According to the most recent report available through the Center for Disease Control, Florida ranks number 7 in the nation for percentages of births attributed to single mothers. Florida Health Charts, a government reporting website, confirmed Broward county accounts for 43.1 % of births to single mothers as compared to the state rate of 42.7%. A pre-pandemic 2016 report by the Annie E. Casey Foundation, ranked Florida 44th in the nation for Children and Family Economic Wellbeing. Since that report, the economic situation for Floridians living at or below the poverty level has continued to deteriorate. The United Way’s Asset, Limited, Income, Constrained, Employed or A.L.I.C.E. report provides a relevant and direct look at the housing and living crisis currently experienced by female-led single parent households in the state of Florida.

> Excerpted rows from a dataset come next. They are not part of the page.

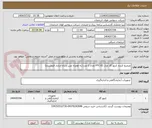 تصویر کوچک آگهی تصحیح کننده کنتور گاز مدل PTC-01 تعداد 1 عدد (به همراه نصب و راه اندازی فروشنده)
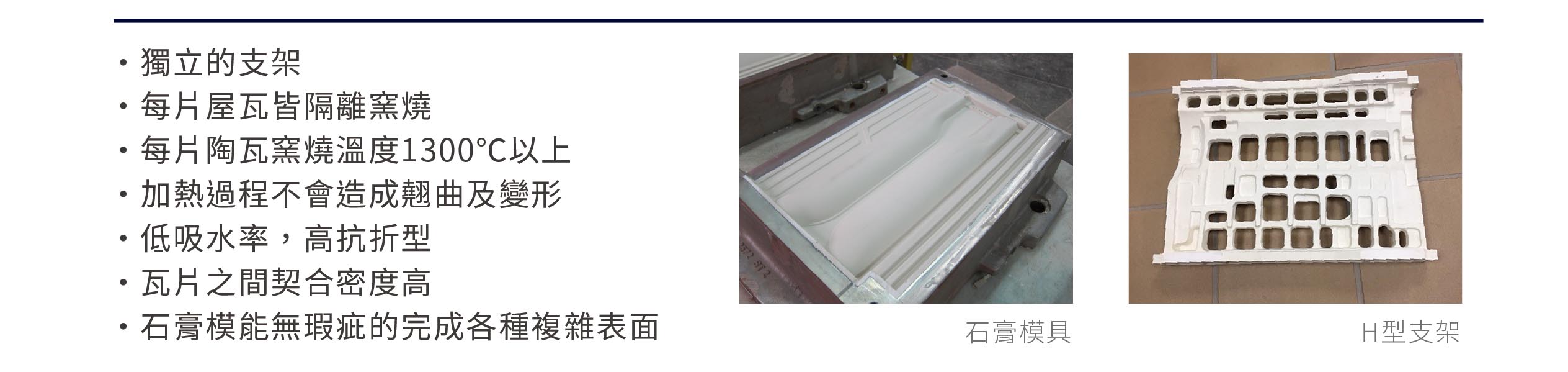 東億國際建材進口屋瓦-H型燒窯石膏模具 H型燒窯石膏模具|BMI東億國際建材進口屋瓦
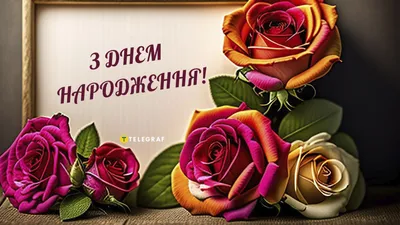 Pin by світлана on Привітання | Happy birthday greetings, Happy  anniversary, Birthday greetings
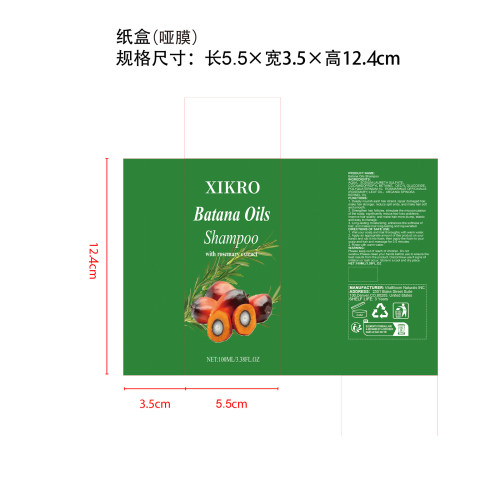巴塔纳护发洗发水纸盒(哑膜)
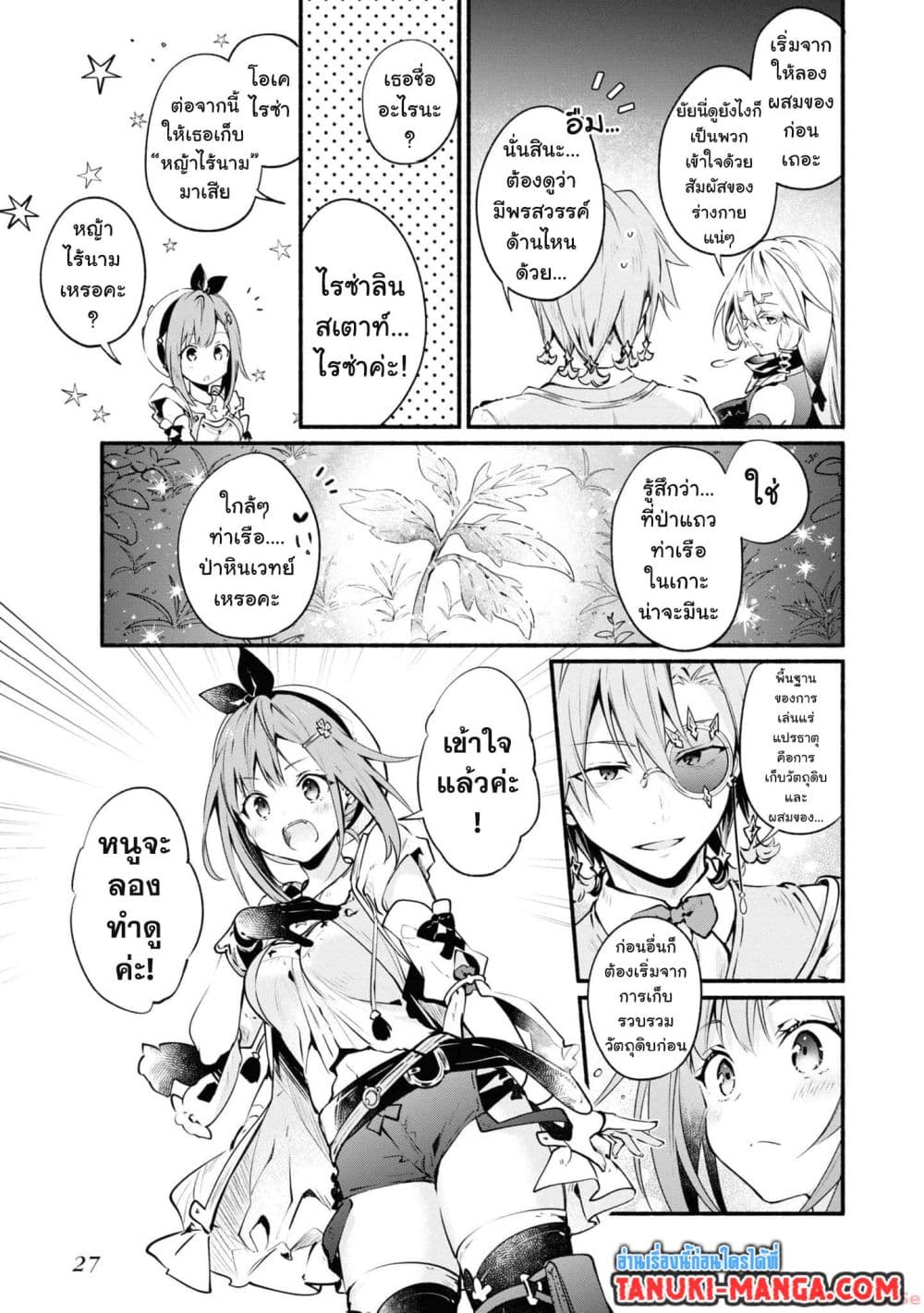 Ryza no Atelier Tokoyami no Joou to Himitsu no Kakurega page 9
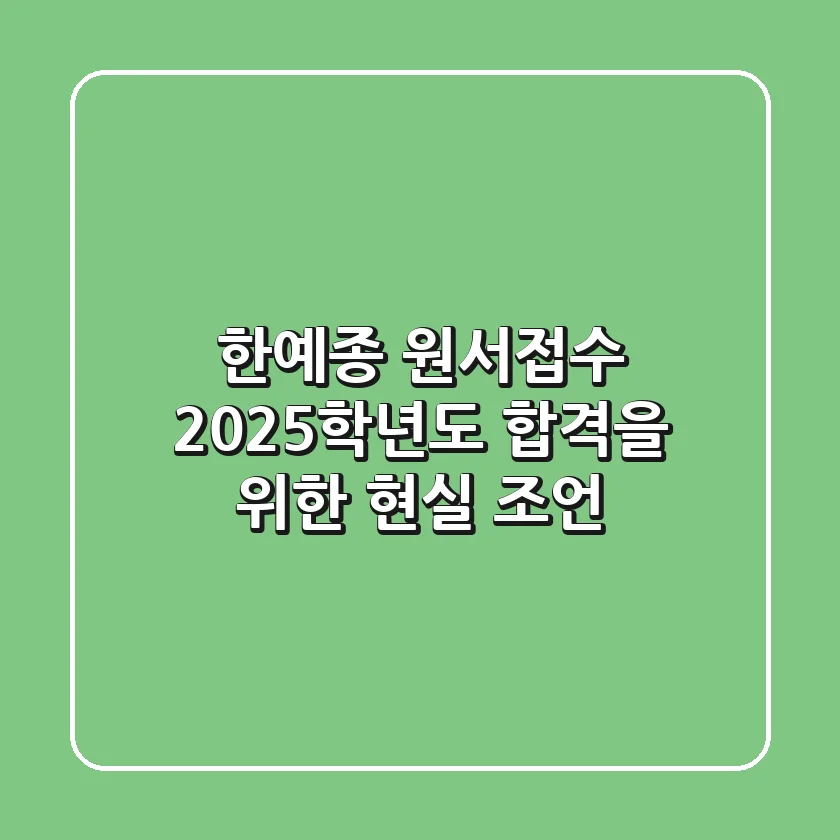 한예종 원서접수, 2025학년도 합격을 위한 현실 조언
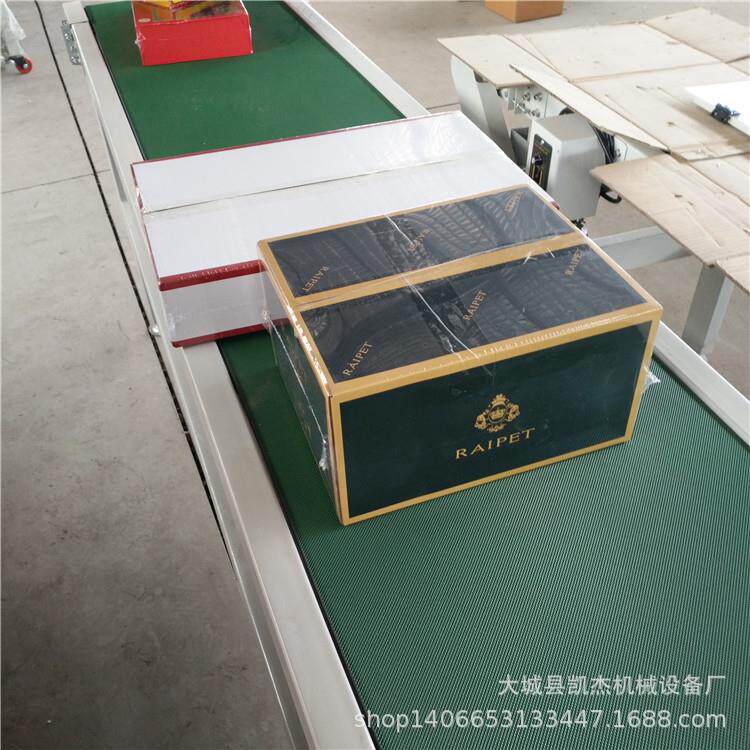 全自动加湿器热收缩包装机热收缩膜包装设备PE莫包装机设备多少钱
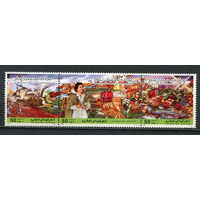 Ливия (Джамахирия) - 1991 - Новые проекты - [Mi. 1863-1865] - полная серия - 3 марки. MNH.  (Лот 43JQ)-T3P33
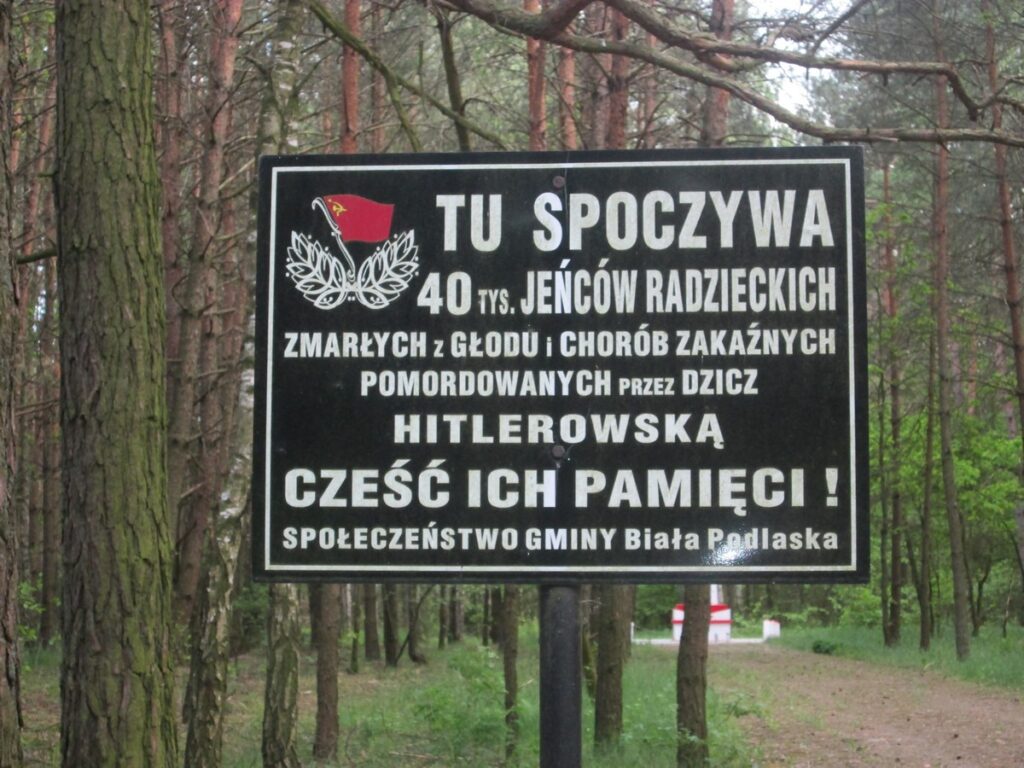 табличка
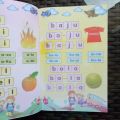 Buku Anak TK PAUD - Latihan Mengeja Kata, belajar membaca. 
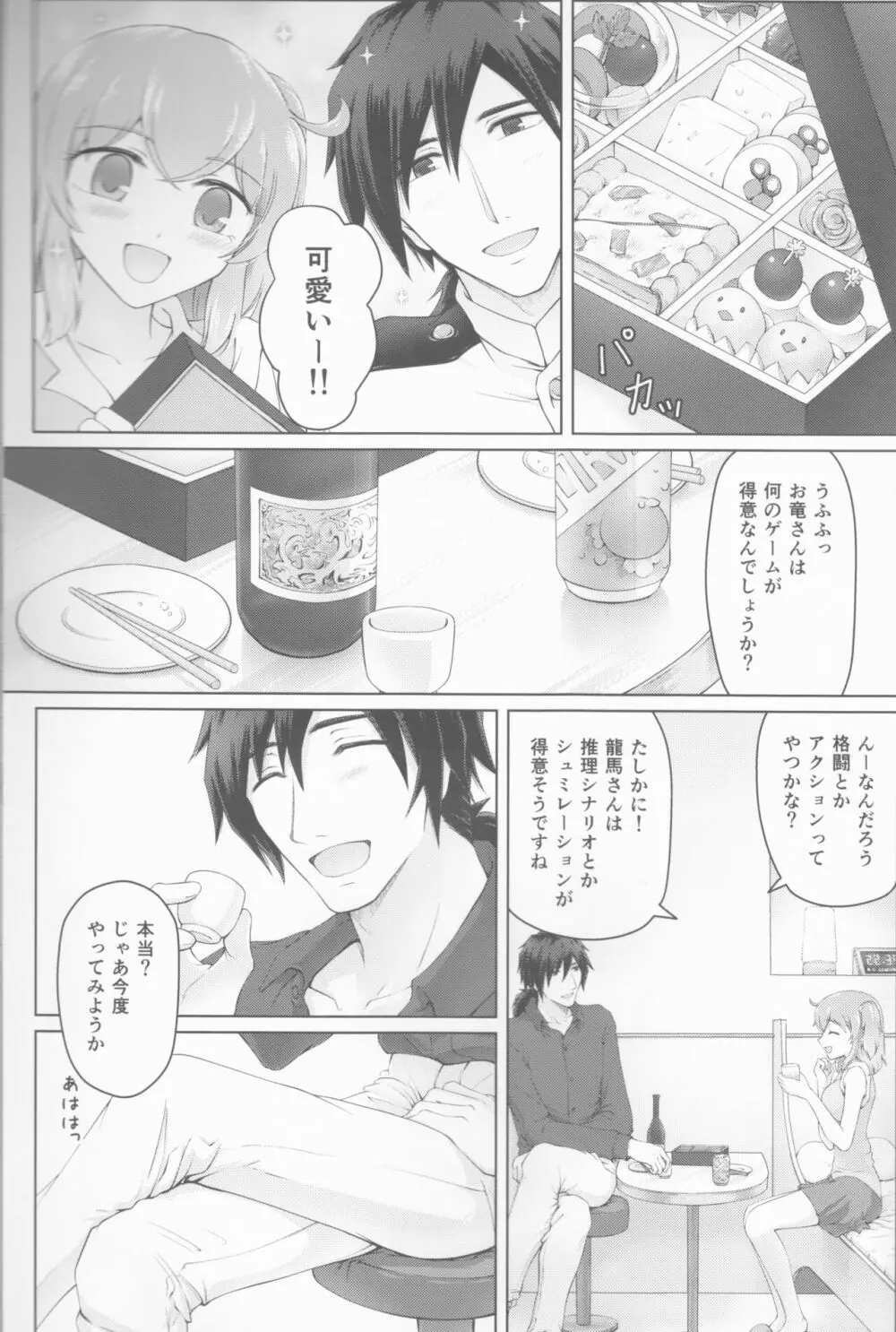 交わすあなたの先 Page.13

The 2022 A.L.I.C.E. report shows that 435,807 or 36% of children in Florida live in a single parent household falling under the poverty level while 512,602 or 42% of Florida’s children live in an A.L.I.C.E. household, virtually one crisis away from poverty. Of the population counted as living under the poverty level, 56% were Hispanic, 63% were Black, 75% of were headed by someone under the age of 25 years old and 78% were headed by single mothers. Before the pandemic, higher housing costs and wage disparity drove the A.L.I.C.E. population in Florida up by 65%. Since the pandemic, we have seen the housing market, the cost of child care, basic needs such as food, transportation, and health care rise to almost twice the rate of inflation according to the Consumer Price Index. Thus, there is an apparent need for the His Caring Place program to provide safe, transitional housing for young single mothers.
A $25,000 grant from The Carl Angus Desantis Foundation would be used to offset expenses from all areas of the His Caring Place program. This would include food for fellowship and training events, supplies, salaries, clothing, etc.